(Some records)
####################
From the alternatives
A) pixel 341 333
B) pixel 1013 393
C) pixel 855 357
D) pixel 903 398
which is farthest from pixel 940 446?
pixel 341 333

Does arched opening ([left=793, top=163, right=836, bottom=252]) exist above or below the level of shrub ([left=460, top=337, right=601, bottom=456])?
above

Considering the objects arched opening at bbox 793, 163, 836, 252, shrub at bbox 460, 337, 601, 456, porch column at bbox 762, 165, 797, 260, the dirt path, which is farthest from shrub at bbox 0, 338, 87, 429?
####################
### Aim
Return exactly the lines from the one containing "Does arched opening" to the last line of the data, and nothing more.

### Problem solution
Does arched opening ([left=793, top=163, right=836, bottom=252]) exist above or below the level of shrub ([left=460, top=337, right=601, bottom=456])?
above

Considering the objects arched opening at bbox 793, 163, 836, 252, shrub at bbox 460, 337, 601, 456, porch column at bbox 762, 165, 797, 260, the dirt path, which is farthest from shrub at bbox 0, 338, 87, 429?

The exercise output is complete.